L’evento astronomico misurato sulla linea meridiana voluta da papa Clemente XI, lunga quasi 45 metri di Costantino Sigismondi

L’evento astronomico del solstizio d’estate si ripete ormai da più di 300 anni sulla preziosa linea meridiana voluta dal Papa Clemente XI e realizzata da Francesco Bianchini. È un evento che desta sempre una certa curiosità, forse perché riguarda un fenomeno che viene enunciato già dalle scuole elementari, e richiama molti appassionati, turisti e scolaresche. Perciò è anche un’occasione feconda per una proposta formativa sul tema del rapporto tra scienza e fede, nell’ambito di quella pastorale dell’intelligenza che raccomanda il Papa Benedetto XVI.

I sacerdoti della basilica di Santa Maria degli Angeli e dei Martiri sono stati sempre accoglienti nei confronti degli studi scientifici condotti sulla Meridiana, e li hanno voluti armonizzare con il servizio liturgico scegliendo le 12.30 come orario della Messa feriale, in modo tale da non sovrapporsi mai al transito del Sole al meridiano, ma o precederlo (d’estate) o seguirlo (con l’orario invernale). È la prima volta che l’orario delle Messe tiene conto dell’equazione del tempo, che governa per l’appunto, gli istanti del mezzodì locale, quando il Sole passa sulla meridiana. L’idea è anche quella di accogliere gli studiosi consentendo loro di partecipare anche alla Messa e di invitare i fedeli a contemplare questa meraviglia quotidiana per poter meglio dar lode al Creatore. Come è avvenuto ieri, quando la basilica ha ospitato alle 12.30 la celebrazione in suffragio degli astronomi scomparsi, seguita da una conferenza sul tema “Sirio, la stella del solstizio d’estate”

La spiegazione del fenomeno del solstizio, segnato proprio dalla stella Sirio, è andata oltre i termini tecnici per addetti ai lavori, e ha aperto prospettive più ampie sul confronto tra la scienza e la Chiesa. Il Papa Clemente XI non ha soltanto assecondato una proposta che gli veniva dal mondo scientifico di allora su studi più approfonditi sulla bontà della riforma del calendario, ma ha più volte visitato la basilica delle Terme di Diocleziano, in particolare il giorno 6 ottobre, festa di San Bruno, fondatore dei Certosini. Non si trattava solo di una cortesia verso i monaci della Certosa, ma era anche l’anniversario della sua prima Messa, che egli celebrò proprio nella cappella di San Bruno in Santa Maria degli Angeli, nel 1700, poco prima di essere eletto Papa il 23 novembre.

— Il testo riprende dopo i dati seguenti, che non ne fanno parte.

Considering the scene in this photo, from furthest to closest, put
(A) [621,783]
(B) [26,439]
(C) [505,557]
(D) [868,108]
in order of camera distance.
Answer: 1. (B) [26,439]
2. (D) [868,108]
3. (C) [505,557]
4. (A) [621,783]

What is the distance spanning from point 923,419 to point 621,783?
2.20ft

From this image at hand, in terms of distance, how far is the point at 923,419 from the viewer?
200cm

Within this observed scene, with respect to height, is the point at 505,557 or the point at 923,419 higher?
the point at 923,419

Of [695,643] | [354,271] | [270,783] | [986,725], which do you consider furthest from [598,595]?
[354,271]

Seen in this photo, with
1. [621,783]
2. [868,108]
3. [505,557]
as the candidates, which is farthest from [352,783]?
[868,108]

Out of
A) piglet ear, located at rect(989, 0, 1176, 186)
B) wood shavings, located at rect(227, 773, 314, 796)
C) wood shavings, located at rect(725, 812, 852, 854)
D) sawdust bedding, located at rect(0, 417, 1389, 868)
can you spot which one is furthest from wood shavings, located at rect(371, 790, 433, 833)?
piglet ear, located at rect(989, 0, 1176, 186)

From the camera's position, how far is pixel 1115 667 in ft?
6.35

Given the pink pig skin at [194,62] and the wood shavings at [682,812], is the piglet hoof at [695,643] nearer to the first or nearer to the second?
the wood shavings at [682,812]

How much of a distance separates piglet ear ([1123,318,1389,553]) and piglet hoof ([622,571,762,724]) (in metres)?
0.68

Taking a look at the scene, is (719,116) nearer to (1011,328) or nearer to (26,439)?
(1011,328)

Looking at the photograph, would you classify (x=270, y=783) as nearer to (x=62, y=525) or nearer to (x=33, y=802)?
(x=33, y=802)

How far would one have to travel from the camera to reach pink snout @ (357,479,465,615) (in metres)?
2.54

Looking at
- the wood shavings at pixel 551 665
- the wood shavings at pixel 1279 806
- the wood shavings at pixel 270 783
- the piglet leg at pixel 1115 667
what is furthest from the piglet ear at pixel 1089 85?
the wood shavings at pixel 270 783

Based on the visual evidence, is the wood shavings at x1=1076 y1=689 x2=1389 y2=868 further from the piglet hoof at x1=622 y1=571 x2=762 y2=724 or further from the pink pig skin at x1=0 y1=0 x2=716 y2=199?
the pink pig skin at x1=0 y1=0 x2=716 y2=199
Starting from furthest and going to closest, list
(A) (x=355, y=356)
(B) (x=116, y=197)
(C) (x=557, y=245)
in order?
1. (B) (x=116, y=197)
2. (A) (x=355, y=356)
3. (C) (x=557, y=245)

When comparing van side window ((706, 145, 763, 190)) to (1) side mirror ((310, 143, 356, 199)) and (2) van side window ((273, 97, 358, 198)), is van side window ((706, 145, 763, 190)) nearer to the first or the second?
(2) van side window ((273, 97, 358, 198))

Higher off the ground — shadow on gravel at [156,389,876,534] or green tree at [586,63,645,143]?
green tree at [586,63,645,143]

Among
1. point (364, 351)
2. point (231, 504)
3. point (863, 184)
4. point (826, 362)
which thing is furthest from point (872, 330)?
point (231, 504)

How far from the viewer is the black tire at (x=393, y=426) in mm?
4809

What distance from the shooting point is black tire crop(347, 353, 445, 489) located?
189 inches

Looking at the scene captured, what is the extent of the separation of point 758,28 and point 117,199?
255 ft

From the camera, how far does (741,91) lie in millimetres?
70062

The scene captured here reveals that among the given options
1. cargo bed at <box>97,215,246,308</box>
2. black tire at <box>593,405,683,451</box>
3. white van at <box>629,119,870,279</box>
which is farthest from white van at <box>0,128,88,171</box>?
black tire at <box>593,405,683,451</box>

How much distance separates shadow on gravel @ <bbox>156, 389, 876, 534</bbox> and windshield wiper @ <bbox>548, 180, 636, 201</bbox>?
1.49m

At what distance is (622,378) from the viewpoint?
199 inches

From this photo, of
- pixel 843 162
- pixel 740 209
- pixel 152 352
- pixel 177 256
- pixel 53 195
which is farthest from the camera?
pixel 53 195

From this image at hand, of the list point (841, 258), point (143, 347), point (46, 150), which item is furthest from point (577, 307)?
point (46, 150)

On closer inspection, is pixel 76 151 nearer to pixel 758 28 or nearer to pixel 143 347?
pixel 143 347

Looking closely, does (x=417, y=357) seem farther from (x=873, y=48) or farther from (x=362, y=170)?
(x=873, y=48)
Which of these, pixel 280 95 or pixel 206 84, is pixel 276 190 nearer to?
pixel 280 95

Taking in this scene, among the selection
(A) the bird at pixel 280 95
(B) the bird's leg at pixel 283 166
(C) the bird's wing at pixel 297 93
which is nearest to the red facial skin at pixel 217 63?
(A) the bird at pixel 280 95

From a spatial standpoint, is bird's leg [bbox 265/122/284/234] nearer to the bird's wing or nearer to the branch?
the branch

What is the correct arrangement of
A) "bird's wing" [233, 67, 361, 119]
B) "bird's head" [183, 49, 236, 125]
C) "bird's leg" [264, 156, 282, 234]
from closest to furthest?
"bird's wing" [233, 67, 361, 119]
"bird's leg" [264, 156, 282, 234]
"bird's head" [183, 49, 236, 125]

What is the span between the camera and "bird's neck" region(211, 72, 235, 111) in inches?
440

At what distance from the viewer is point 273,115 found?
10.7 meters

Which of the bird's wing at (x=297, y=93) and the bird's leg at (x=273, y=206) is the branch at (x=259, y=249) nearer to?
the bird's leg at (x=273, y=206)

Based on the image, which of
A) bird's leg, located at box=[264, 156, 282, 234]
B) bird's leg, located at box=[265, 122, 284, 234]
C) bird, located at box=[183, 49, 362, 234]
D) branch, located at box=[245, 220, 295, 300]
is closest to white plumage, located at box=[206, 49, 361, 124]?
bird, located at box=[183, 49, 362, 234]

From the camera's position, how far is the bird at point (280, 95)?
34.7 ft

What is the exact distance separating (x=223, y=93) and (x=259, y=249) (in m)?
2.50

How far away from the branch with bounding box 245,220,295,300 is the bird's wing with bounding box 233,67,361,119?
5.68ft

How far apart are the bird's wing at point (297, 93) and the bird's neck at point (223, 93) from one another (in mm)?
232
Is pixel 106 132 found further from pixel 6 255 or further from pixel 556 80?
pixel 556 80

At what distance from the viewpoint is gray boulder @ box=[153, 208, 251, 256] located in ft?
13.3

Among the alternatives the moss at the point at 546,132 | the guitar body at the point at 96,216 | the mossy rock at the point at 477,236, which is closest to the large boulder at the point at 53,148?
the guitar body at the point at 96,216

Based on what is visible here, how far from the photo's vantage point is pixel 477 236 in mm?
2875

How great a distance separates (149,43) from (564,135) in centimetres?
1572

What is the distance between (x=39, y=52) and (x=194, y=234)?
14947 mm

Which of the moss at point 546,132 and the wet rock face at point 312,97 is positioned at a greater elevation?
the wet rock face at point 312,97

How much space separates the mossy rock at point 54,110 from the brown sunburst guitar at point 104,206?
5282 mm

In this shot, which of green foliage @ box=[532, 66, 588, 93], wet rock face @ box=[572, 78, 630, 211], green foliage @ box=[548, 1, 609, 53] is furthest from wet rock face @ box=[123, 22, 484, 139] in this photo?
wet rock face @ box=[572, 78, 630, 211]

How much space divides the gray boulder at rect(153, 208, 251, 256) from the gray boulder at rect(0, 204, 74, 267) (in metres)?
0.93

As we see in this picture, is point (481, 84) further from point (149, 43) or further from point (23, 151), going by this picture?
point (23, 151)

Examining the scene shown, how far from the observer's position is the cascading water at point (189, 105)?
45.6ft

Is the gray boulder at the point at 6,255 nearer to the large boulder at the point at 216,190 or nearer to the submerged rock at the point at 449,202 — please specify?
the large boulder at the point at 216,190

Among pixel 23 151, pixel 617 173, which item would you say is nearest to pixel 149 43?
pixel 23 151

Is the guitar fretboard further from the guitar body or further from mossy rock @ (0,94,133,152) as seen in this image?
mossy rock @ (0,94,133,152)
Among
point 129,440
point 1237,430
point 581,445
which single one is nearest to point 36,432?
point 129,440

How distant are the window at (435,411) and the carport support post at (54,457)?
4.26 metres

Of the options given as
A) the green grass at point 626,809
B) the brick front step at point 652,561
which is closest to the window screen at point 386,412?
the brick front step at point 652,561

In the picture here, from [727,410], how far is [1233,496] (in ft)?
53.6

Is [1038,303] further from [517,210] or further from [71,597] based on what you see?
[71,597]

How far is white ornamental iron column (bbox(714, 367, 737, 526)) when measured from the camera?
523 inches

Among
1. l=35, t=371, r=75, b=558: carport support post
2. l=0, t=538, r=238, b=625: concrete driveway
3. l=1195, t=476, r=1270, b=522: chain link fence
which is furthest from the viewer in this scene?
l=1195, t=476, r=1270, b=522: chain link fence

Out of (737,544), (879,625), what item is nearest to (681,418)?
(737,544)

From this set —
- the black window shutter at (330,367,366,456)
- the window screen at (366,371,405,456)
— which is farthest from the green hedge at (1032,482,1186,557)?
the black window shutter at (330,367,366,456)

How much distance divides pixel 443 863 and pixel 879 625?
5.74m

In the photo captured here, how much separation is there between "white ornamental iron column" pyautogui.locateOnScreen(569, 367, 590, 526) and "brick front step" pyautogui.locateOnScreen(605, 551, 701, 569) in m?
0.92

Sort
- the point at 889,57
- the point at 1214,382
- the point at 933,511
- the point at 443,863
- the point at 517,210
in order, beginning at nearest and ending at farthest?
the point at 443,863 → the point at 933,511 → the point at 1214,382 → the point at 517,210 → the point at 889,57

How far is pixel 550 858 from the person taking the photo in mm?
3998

Dunque la Meridiana era il suo dono personale alla basilica di cui Michelangelo fu architetto. E quella Meridiana, come quella costruita 47 anni prima da Giandomenico Cassini in San Petronio a Bologna, sarebbe stata in grado di far distinguere il modello copernicano da quello tolemaico. La Meridiana introducendo la luce del Sole nella chiesa avrebbe aiutato a far luce sulla verità circa i suoi moti. Lunga quasi 45 metri, con un foro gnomonico ad oltre 20 metri di altezza, la Meridiana Clementina era il Monte Palomar del ‘700, ed era stata costruita a Roma 70 anni dopo il caso Galileo, ben prima che Benedetto XIV levasse i libri sul copernicanesimo dall’indice dei libri proibiti.

Il solstizio d’estate è il punto più alto che il Sole raggiunge sulla sua orbita celeste. Francesco Bianchini, l’autore della meridiana clementina nella basilica di Santa Maria degli Angeli e dei Martiri, già nel solstizio estivo del 1701 osservava Sirio di giorno nella chiesa completamente oscurata da tende. Nelle sue lettere all’astronomo bolognese Eustachio Manfredi riferiva: «Oggi ho osservato il Sirio 1 minuto e 24 secondi prima del transito del Sole», e il giorno successivo: «Oggi il Sirio è passato 2 minuti e 26 secondi dopo il transito del Sole». Era il 29 giugno. È corretto quindi intendere che la stella Sirio culminava al meridiano, in quel giorno, contemporaneamente al Sole e Bianchini riusciva a cronometrarne il passaggio e così ricavare l’istante del solstizio con grande precisione.